Your tasks
• 1. Check the M&A market article below and decide whether each statement agrees with it: (a) the M&A market last year is described as flat; (b) Peter Magill is a partner at Ernst & Young; (c) a low Australian dollar is named as one of the reasons. Answer yes or no for each, quoting the deciding words.
• 2. Pick up the M&A market article after its final sentence and carry it on.

Text passage
******************************

Things can only get better

Last year was a stinker for the M&A market, and lawyers are bracing themselves for a tough 2013. Justin Whealing reports.

Promoted by Digital 12 February 2013 Big Law
Things can only get better
expand image

Excuses, excuses.

When it comes to trying to explain why the M&A market last year was as flat as a badly-cooked pancake, the bankers, lawyers and accountants have many theories: The American presidential election causing uncertainty in the US; the European debt crisis fuelling uncertainty on that continent; falling commodity prices; a high Australian dollar and lower than expected growth in China would make the top five list of external reasons cited as being beyond the control of everyone, even lawyers.

“It was a perfect storm really,” says Ernst & Young partner and Oceania M&A leader Peter Magill, who adds that a combination of all of the above caused both global M&A and equity markets to contract.

******************************

Information shown
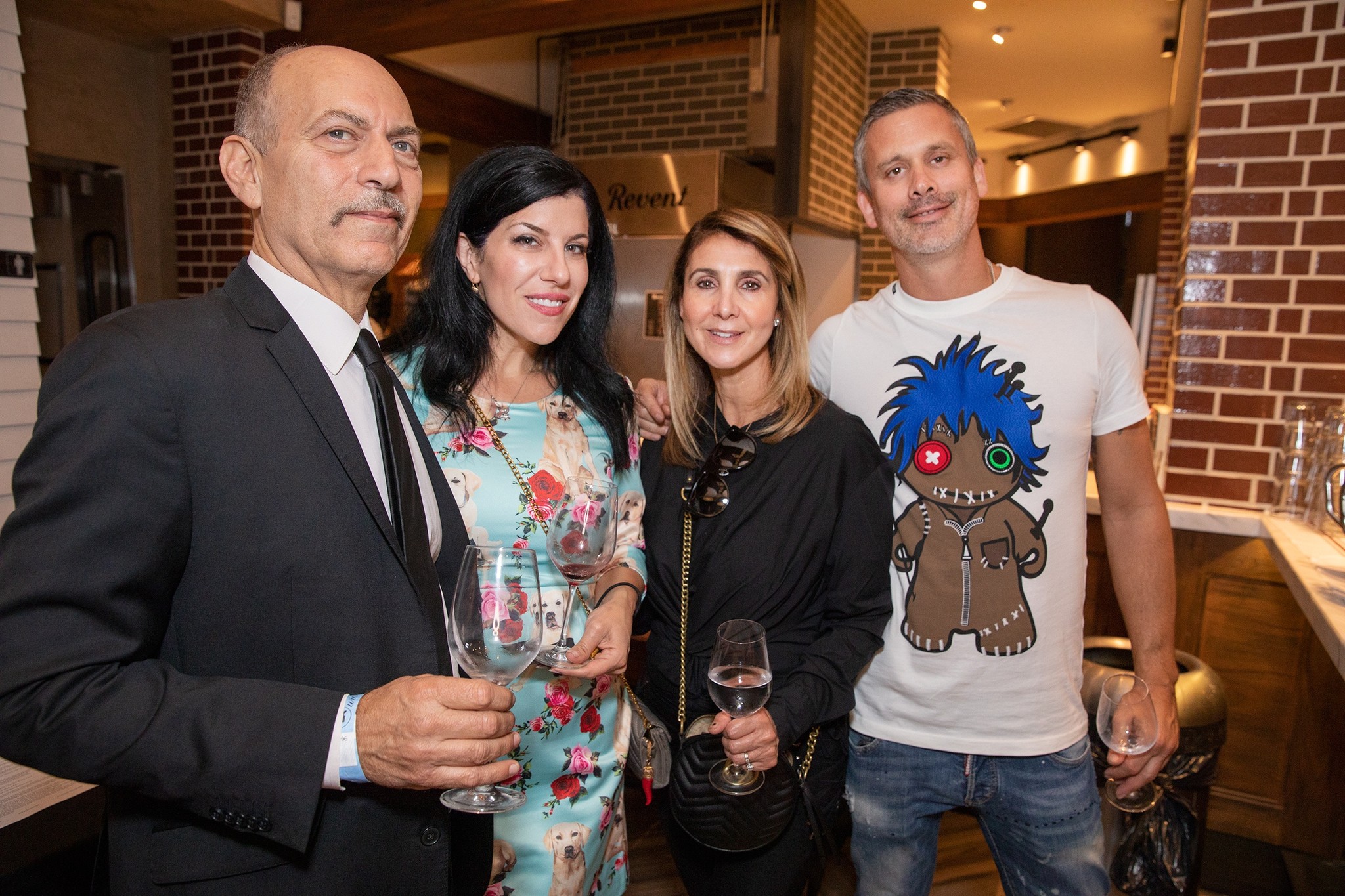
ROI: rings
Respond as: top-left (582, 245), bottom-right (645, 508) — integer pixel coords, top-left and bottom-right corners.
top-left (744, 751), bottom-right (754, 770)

******************************

Exercise results
• 1.
(a) Yes: "the M&A market last year was as flat as a badly-cooked pancake"
(b) Yes: "Ernst & Young partner and Oceania M&A leader Peter Magill"
(c) No: "a high Australian dollar"

• 2.
A cursory look at the major league tables makes for sober reading: The Bloomberg analysis showed that announced global transactions decreased 7.9 per cent from $US2.4 trillion in 2011 to $US2.2 trillion last year, and Dealogic found that Asia-Pacific M&A revenue fell by seven per cent.

Australia was not spared the pain.

Dealogic found that Australian investment banking revenue fell by a fifth, from more than $US2.35 billion in 2011 to $US1.9 billion last year.

The Mergermarket survey also found, as well as deal volume being down in Australia, its relative importance in the Asia-Pacific pecking order had decreased.

Bidders looking for a target in the Asia-Pacific region accounted for 414 announced M&A deals in Australia in 2012, totalling $US46.7 billion, third behind China and Japan.

This was down from $US79.3 billion the previous year, and was a fall of more than 50 per cent on the 2010 total of $US106.3 billion.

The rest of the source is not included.